WORK REQUEST: Retype each record below word for word, pictures excluded.

Collected data
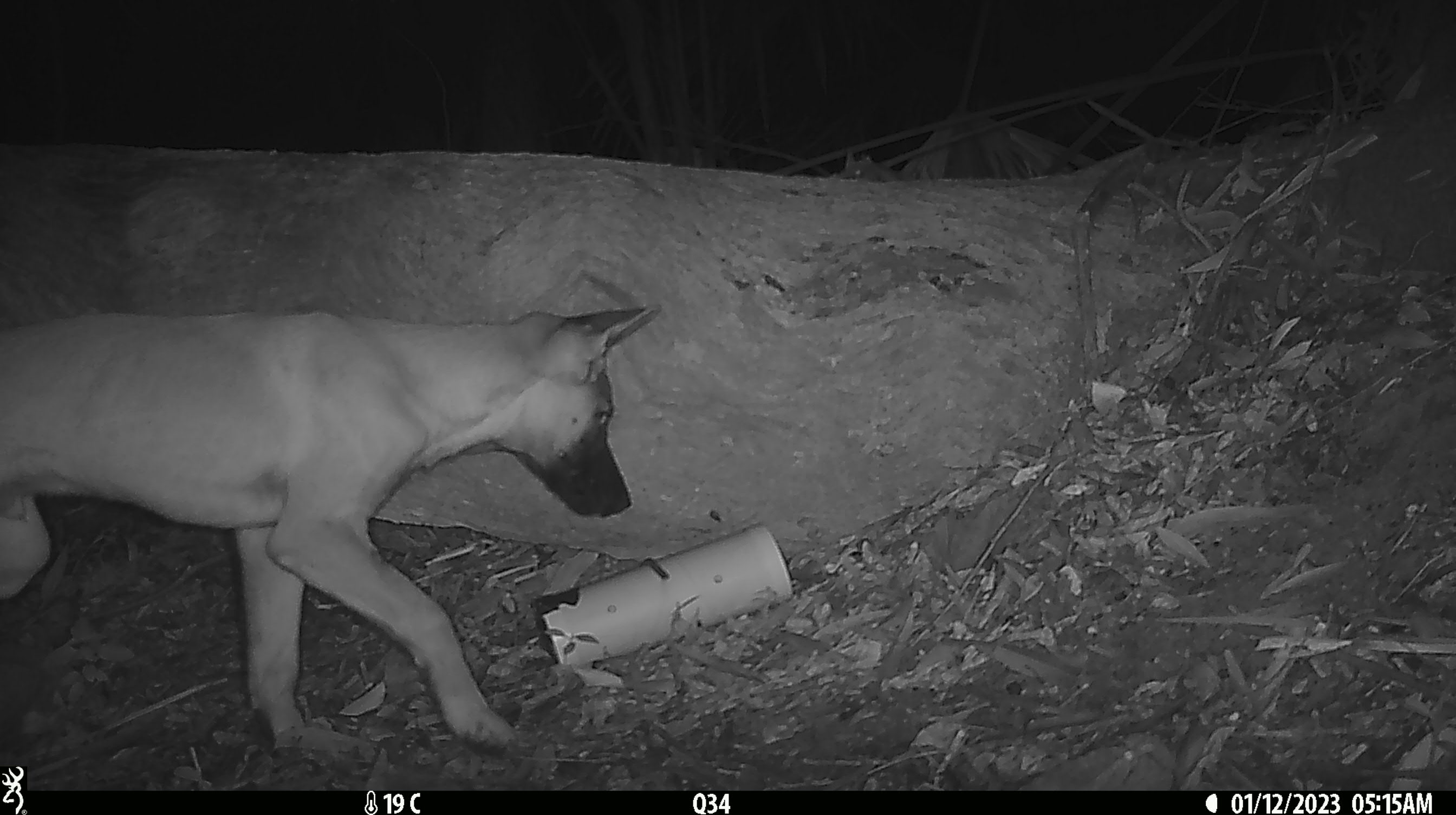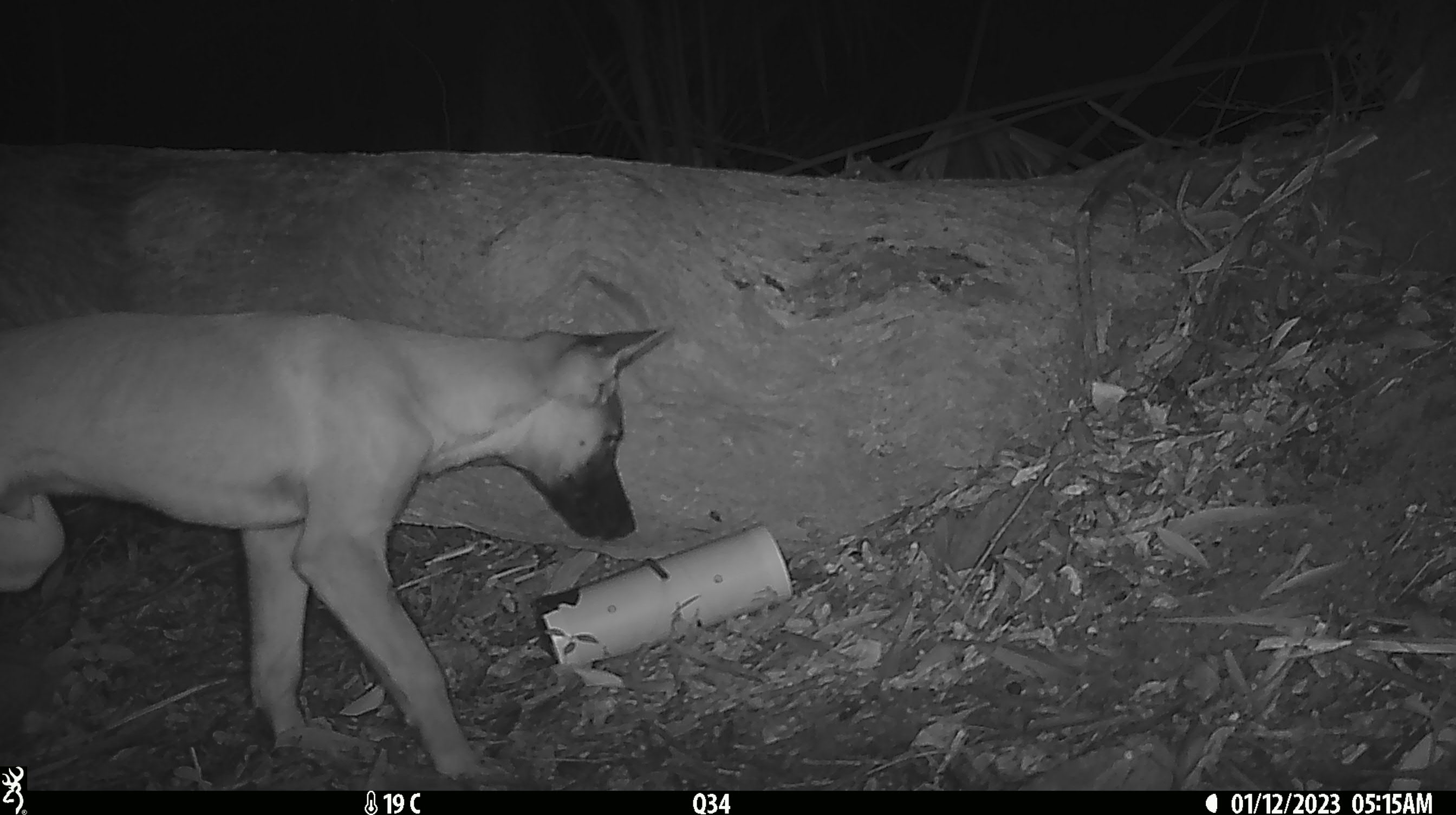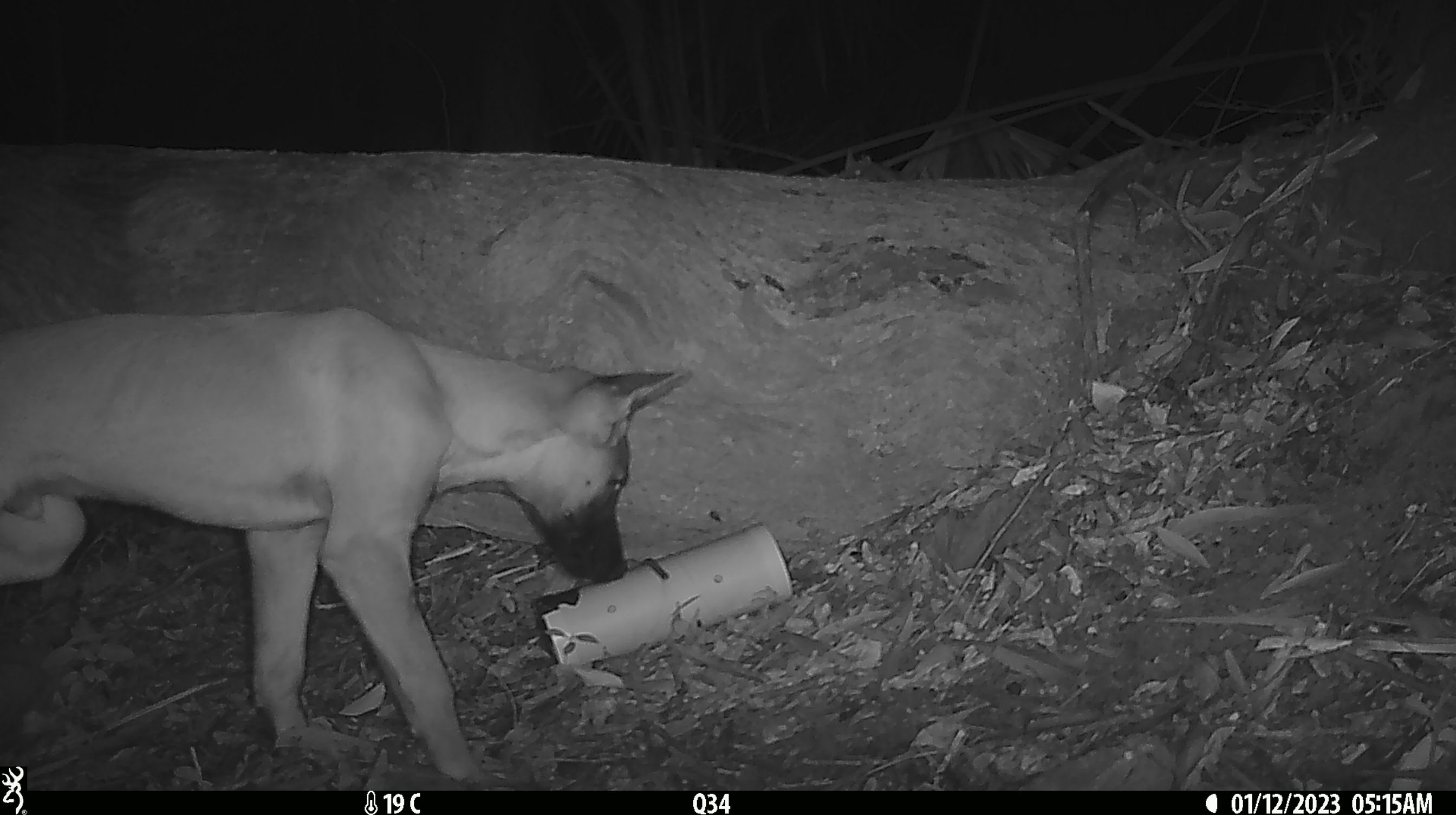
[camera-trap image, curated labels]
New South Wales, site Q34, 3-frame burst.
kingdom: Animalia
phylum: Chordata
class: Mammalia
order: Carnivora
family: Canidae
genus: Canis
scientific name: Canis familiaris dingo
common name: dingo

ANSWER:
[camera-trap image, curated labels]
New South Wales, site Q34, 3-frame burst.
kingdom: Animalia
phylum: Chordata
class: Mammalia
order: Carnivora
family: Canidae
genus: Canis
scientific name: Canis familiaris dingo
common name: dingo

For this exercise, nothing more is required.